### EXERCISE REQUIREMENTS
**A)** Answer these questions using the comments about a James Blake song.
(i) In what city did one commenter see James Blake do a DJ set?
(ii) For how long has the commenter with chronic depression and social anxiety not been out of the house?
(iii) What did one commenter send, while listening to the song, to a girl they had wanted to date for a long time?
**B)** Summarize the comments about a James Blake song in two sentences.
**C)** Supply the next part of the comments about a James Blake song, starting after the last comment.
EXCERPT PROVIDED START
Hello sir. I am so taken to find this comment. I hope to use your words in a project I'm making very soon. I hope that it finds it's way to you. Thank you.
I saw James Blake doing a sort of DJ set in Vancouver, BC about a year and a half ago in the downstairs venue of one of the more popular clubs in the city. I was in recording school; broke and fairly antisocial, as I still sort of am. I remember not really wanting to go and my friends reaming me out as they usually do (bless them) but that night in particular I caved and went out. I remember the group of DJ's burning all these wild smelling incense all night and spinning nothing but songs I hadn't heard. He came on and it was really impressive; both the vinyls he spun and the way he transitioned into each track. Just a really cool experience. I have been hooked on his work ever since. I was walking home from work today and passed a house with an open window. They were burning that very same scent inside and I could smell it from walking by. Immediately took me back to that night and how I felt at that time, as they say memory is most harshly affected by the sense of smell. Hadn't smelled it since. May never smell it again. No joke, a few SECONDS later a friend texted me out of the blue and told me to watch this video. James Blake you have somehow touched my soul.
Yesterday, listening to this song I took a risk and send a girl I wanted to date for a long time a message. She hasn’t responded yet. I could conclude that I took a dumb risk and it will end in loneliness. But, I am happy. I took the risk. I could avoid taking the shot, and I would have always asked my self, what if. I’m happy with whatever happens. Moral of the story: Don’t miss it. Take the fucking shot. Life is better with taking risks.
I was so tired. I wanted to avoid everything so bad. And then this came up and I cried and I wondered, why do you always bring up new things when I need it the most?
Here with the same feelings, same tears but earlier today i was chatting with my brother and i said something like ,,Damn i need new Blake or im gonna die'' sooo i think i might have called it :')
This hits home. I've suffered with chronic depression and social anxiety all my life. I haven't been out of the house for 2 months. It's a crippling pain like no other to feel you are not part of the world and that you don't belong "out there" Unless you've experienced it, you can't truly grasp or understand what it's like
I'm not 100% sure what "it" is, but this song does make me want to come out of my hermit ways and connect with people. I have such a hard time leaving my room, my computer, to just connect with someone in real time, face to face. This song opens me up to the possibilities of being open to someone new. Such a subtle way of exploring loneliness and connection. Thanks again, James. Really hoping to see you in concert again one day.
EXCERPT PROVIDED END
DATA SECTION START
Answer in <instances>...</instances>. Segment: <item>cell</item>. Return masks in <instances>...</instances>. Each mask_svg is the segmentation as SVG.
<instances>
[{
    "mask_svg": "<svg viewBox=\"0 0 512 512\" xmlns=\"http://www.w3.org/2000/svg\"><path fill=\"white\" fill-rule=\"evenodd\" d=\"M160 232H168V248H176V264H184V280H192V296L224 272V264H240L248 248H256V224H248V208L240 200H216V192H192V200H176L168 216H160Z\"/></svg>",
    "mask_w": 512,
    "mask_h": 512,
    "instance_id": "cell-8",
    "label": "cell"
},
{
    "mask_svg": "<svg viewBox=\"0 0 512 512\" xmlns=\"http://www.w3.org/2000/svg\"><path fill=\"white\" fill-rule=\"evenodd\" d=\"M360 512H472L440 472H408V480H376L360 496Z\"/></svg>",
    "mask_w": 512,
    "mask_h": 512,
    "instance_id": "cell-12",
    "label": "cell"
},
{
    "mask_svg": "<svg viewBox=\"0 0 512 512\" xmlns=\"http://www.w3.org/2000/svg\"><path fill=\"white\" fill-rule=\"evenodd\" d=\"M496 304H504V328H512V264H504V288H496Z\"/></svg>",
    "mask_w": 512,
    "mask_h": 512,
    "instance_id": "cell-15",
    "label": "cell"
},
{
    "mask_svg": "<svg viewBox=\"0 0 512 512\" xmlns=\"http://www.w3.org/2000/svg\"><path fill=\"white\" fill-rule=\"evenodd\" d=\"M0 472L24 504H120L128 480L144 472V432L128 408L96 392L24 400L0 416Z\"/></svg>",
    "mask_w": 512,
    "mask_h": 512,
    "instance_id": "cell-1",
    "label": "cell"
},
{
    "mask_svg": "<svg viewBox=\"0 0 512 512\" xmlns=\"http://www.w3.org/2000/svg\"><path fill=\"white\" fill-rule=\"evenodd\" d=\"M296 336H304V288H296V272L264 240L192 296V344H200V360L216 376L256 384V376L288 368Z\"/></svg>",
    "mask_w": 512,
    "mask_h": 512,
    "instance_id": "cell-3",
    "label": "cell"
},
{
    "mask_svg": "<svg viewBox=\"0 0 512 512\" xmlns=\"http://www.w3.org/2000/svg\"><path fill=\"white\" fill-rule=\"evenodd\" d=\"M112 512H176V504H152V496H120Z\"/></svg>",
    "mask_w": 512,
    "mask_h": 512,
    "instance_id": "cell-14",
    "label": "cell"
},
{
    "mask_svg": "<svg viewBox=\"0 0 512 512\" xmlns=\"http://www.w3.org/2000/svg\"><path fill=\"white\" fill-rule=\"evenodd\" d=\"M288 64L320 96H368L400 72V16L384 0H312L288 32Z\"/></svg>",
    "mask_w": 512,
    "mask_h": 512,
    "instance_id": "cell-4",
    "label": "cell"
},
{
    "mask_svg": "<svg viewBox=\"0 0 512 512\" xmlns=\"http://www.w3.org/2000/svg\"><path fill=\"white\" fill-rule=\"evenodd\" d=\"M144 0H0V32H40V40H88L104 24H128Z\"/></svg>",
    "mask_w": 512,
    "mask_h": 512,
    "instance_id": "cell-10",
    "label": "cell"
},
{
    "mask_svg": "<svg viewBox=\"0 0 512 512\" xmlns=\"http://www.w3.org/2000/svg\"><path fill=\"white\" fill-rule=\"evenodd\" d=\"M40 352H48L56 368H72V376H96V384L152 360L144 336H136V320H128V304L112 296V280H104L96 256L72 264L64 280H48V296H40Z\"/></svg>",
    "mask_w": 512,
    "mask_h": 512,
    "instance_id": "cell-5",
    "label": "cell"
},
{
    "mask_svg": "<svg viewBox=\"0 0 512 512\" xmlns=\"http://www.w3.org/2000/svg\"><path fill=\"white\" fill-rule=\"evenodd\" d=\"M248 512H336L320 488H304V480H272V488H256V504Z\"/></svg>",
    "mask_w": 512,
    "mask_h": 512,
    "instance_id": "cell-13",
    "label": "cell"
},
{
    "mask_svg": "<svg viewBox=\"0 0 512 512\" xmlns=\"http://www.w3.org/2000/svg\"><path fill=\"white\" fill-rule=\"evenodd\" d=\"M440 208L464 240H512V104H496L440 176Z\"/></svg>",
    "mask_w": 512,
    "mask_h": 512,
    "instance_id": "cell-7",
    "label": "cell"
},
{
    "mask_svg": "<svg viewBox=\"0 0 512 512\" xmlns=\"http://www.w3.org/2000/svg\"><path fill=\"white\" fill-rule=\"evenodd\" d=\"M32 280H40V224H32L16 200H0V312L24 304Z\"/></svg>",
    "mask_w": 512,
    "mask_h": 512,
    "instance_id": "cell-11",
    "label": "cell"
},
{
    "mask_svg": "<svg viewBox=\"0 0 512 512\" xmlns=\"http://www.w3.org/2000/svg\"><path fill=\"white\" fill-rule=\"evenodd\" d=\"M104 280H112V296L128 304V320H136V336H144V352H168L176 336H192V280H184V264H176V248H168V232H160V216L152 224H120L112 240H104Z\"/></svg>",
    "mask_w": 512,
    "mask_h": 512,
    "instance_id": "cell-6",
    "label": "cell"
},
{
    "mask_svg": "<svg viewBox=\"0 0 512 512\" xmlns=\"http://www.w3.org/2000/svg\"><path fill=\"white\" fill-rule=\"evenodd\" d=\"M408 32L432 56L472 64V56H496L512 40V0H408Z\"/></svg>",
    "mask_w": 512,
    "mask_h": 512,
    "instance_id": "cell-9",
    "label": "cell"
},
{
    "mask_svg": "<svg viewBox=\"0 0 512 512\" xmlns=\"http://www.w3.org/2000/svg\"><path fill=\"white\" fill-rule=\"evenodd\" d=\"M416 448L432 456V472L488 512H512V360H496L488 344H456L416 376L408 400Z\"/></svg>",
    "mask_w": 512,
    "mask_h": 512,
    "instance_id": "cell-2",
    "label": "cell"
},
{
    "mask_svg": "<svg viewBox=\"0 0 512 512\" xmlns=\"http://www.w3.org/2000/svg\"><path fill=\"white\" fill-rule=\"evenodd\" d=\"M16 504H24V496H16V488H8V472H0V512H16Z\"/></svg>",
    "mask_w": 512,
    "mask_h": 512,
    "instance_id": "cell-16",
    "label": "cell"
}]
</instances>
DATA SECTION END
### ANSWERS BY TASK
**A)**
(i) Vancouver, BC.
(ii) Two months.
(iii) A message.

**B)** One commenter recalls seeing James Blake perform in Vancouver and being taken back to that night by the scent of incense, and another says listening to the song led them to message a girl they had long wanted to date. Others write about feeling tired, about depression, social anxiety and loneliness, and one says the song makes them want to leave their room and connect with people face to face.

**C)**
Lillie Eve anyone can write anything... But can you feel this? Songwriters feel their words. That's the difference between an artist and any person with a pen.
Lillie Eve WOW sorry for the major shade 💖 I'm such a devoted fan. It's beautiful that you find the same peace I feel in this song. I hope you continue to find connection and find strength in solitude. SORRY AGAIN. Live freely 🌹
I heard this last night on the carradio, waiting for my son after his soccermatch. The tune struck me instantly....considering that I'm a 54-year old (thrash)metalhead. Wow, wow, wow,....James Blake.
keep going mate. you've got this. if i can get through it, you can too. its worth it. you're strong. seek out the company of those you love and find someone or someones to talk to. cheers xx
This song means so much to me. A lot of what he says resembles what I've been going through for the last 7 years. Times I feel like I miss the toxicity of such a mindset. It really is cyclical.
This song, along with “If The Car Besides You Moves Ahead”, both have the same message. Keep moving and everything will be fine. In ITCBYMA, the repetition of the voice symbolizes the voices catching up with each other, just like a car beside you moving ahead, you will reach to your destination that you’ve always want just like the other one (meaning you will make it somewhere in life, even if it takes a while). This song has the same meaning, instead when the bridge comes, it’s all hectic and chaotic like the continuous mind set of just wanting to be alone and not be with others, but it goes back to being normal when James tells you “Don’t miss it”, meaning don’t do what you think is the only thing to do, keep your head up and you will get what you won’t, don’t miss out on your happiness, keep moving forward
Don't Miss It seems very specifically about staying with and appreciating your lover though, not really about moving forward. He is regretting letting things get in between him and his partner.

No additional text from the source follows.